Evan Linger (Skeletonwitch bassist) and Julia Gaeta (former Albez Duz guitarist) cut their teeth in metal bands. However, both also had a lifelong affinity for darkwave and punk music. During the pandemic, the pair corresponded, and Linger ultimately asked Gaeta if she’d be game to try singing to some music he’d written.
The collaboration took off and the result is the Siouxsie Sioux-meets-Killing Joke-meets-Joy Division project Dreamwheel. The music is melancholy yet breezy and Gaeta’s ethereal voice is the perfect accompaniment. We’re streaming the track “Chain Of Fear” below — as you listen check out a Q&A with the duo. Dreamwheel will release a two-song cassette in the near future – watch their Bandcamp page for details.

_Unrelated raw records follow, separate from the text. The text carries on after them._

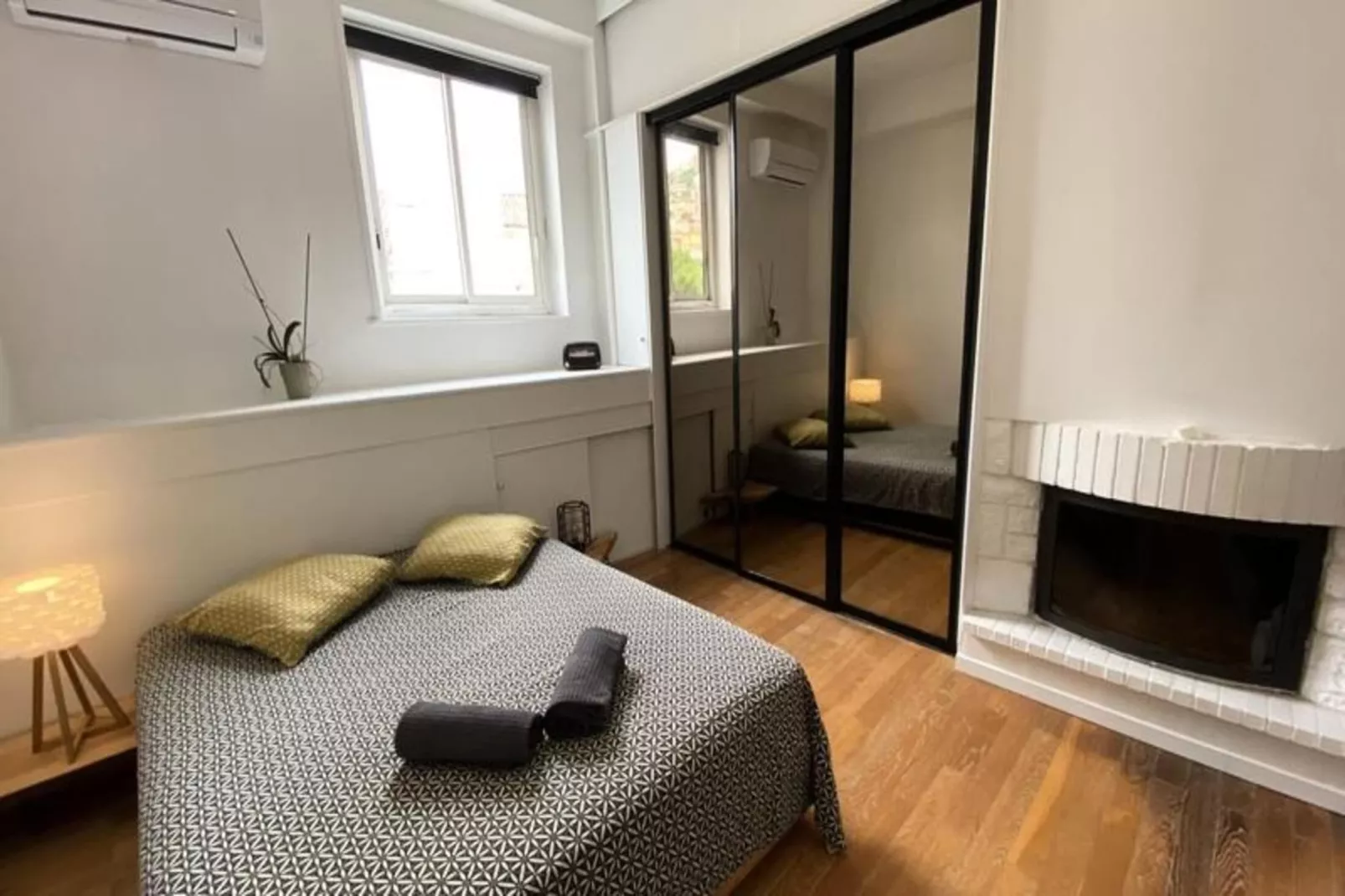 06bx : Superbe Loft - 100m2 - 6 Personnes-Buitenkant zomer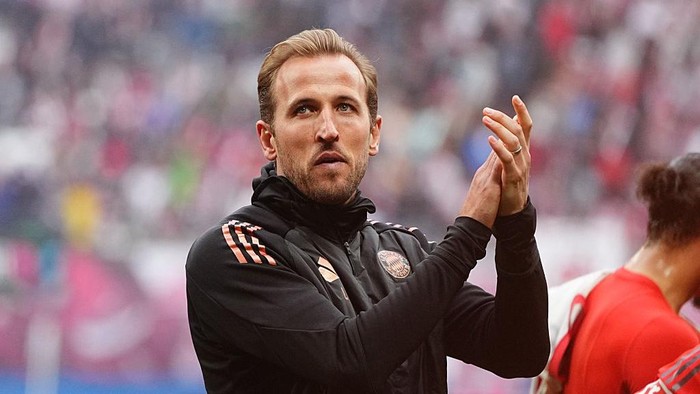 Harry Kane of Bayern Munich  gestures during the 1. Bundesliga match between RB Leipzig and FC Bayern München at Red Bull arena, Leipzig, Germany on May 3, 2025.  (Photo by Ulrik Pedersen/NurPhoto via Getty Images)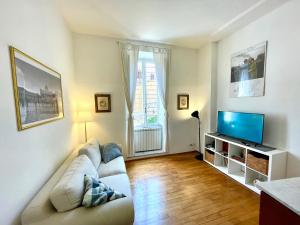 a living room with a couch and a television at Sant’Onofrio - Trastevere Vatican apartment Roma in Rome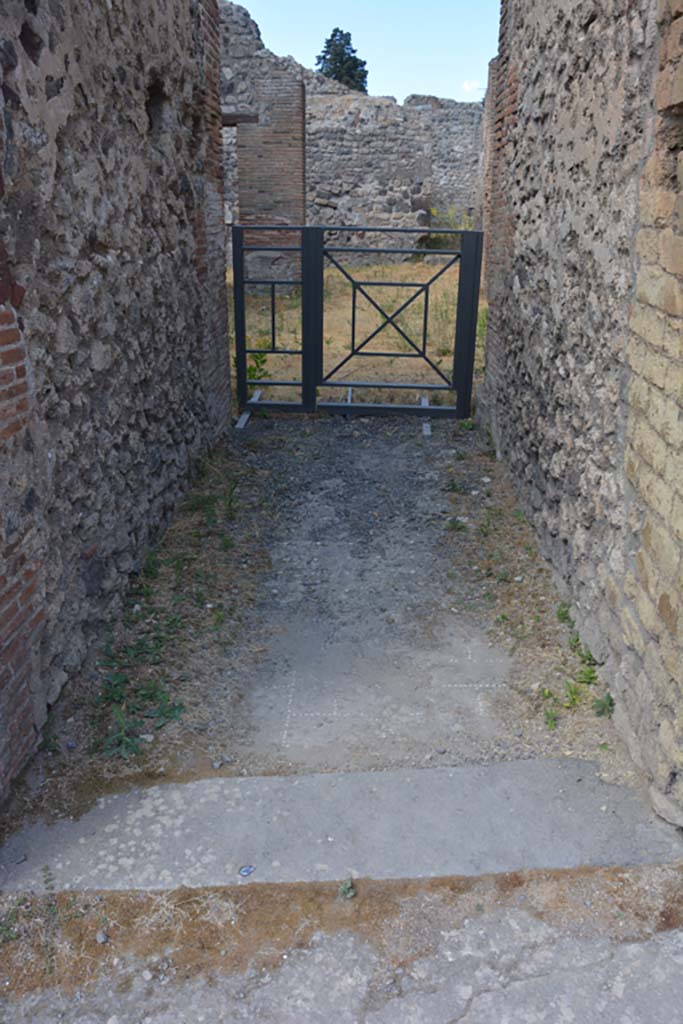 VI.14.30 Pompeii. December 2005. Entrance.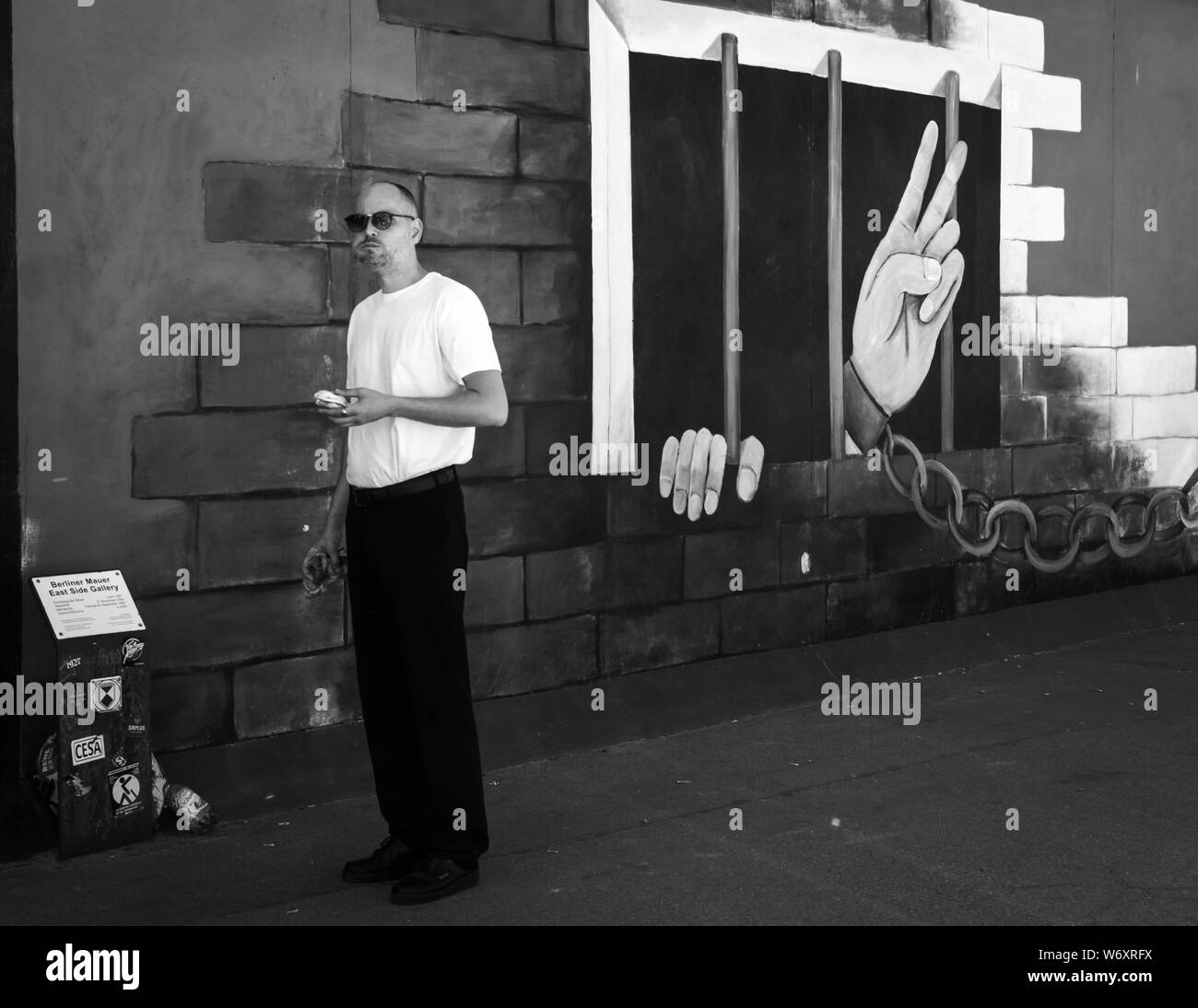 Art gallery man Black and White Stock Photos & Images - Alamy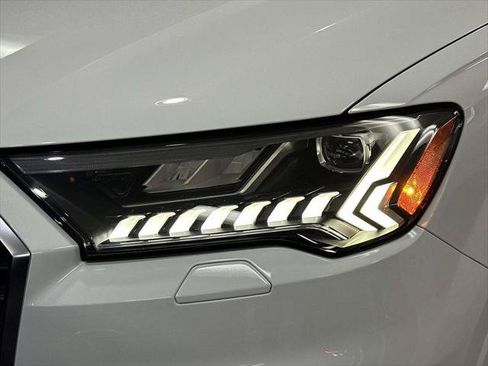 Used 2023 Audi Q7 3.0T Premium Plus w/ Premium Plus Package AWD/4WD image 5
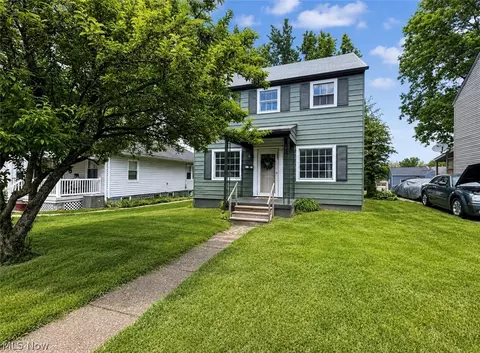 457 Taylor St, Zanesville, OH 43701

How did this project start?
Evan Linger: I’ve had a lifelong love affair with early punk and pop music, like the type of stuff we had on LPs when I was a kid at home. I never really got over the impact it had on me, and over the years I’ve had ideas about a band that sounds like a combination of the stuff I took in during my formative years. With Dreamwheel I finally said: “I’m going to see if I CAN do a band like this.” Metal is very close to my heart but it’s not a big part of my musical DNA. So doing something that reaches back a bit further into my history as a musician, or even predating that – just a listener – felt like something I needed to do.
Julia Gaeta: I’d just moved to Paris. We went into our second lockdown the week I arrived. I was tinkering away at new musical stuff every night. Evan and I had been longtime acquaintances, but he dropped me a note saying he dug a short vocal clip I’d posted, that he’d had some written, and asked if I’d be up for giving it a go on vocals. When I heard the tracks, I was really blown away. Not just by how cool they were, but also by the fact that it seemed we both had such similar goals musically and a compatible trajectory. It’s so hard finding people on the same wavelength and with the same drive, so it was uplifting.
Can you tell us a bit about the track we’re premiering today?
EL: “Chain of Fear” is the second single we’re releasing. It’s a bit of a contrast, musically and lyrically, to the first track “Wild Days” we put out a few weeks ago. We went a little colder and darker on this track than our center, but it fits the current vibe and maybe shows a little bit of our heavier influences – subtly, of course.
You both come from metal backgrounds – did you have an itch to do something different stylistically?
EL: It’s probably less of an itch than a “coming full circle” for me. With metal, you often have this tight framework where you can’t deviate too much stylistically or show off your influences in terms of other music styles. This sometimes forces people to really get interesting to keep people engaged. In metal now, we’re seeing a lot of shoegaze and goth rock peek in and that’s created some interesting subgenres. But it can be creatively stifling to say: “yeah man we can take a little from here and here but NOT here and here.” I wanted to create easier parameters with Dreamwheel where we can be a bit lighter.
JG: I’d gone years being laser-focused on guitar but was lacking inspiration, so I started experimenting more with vocals and electronics last year. It felt great to explore other territories both genre-wise and with different instruments. Like Evan, I grew up on many styles of music – from classical to pop. Metal feels like home, but creatively speaking, I’d put myself in a box I didn’t know I was in for a long time. Doing this kind of project has been a breath of fresh air and a necessary step to challenge myself.
What are plans after the album is released given where things stand with the pandemic?
EL: The project made me realize that the game is really different now. Going full gas 12 years ago meant playing 200 shows a year for less than a living wage in hopes to maybe get some exposure. I’ve lived that life and it’s cool but it’s actually pretty diametrically opposed to having a band be as creative, natural, and fulfilling as possible. It’s hard to be a good player and songwriter and have to sleep in a van most of your life. We’d love to bring Dreamwheel out when that’s possible but we’re just focusing on the craft of writing and putting out thoughtful and, hopefully, timeless music. This is something I’ve wanted to do for a long time and if I take one good thing away from this pandemic it’s that I finally found some time to do it.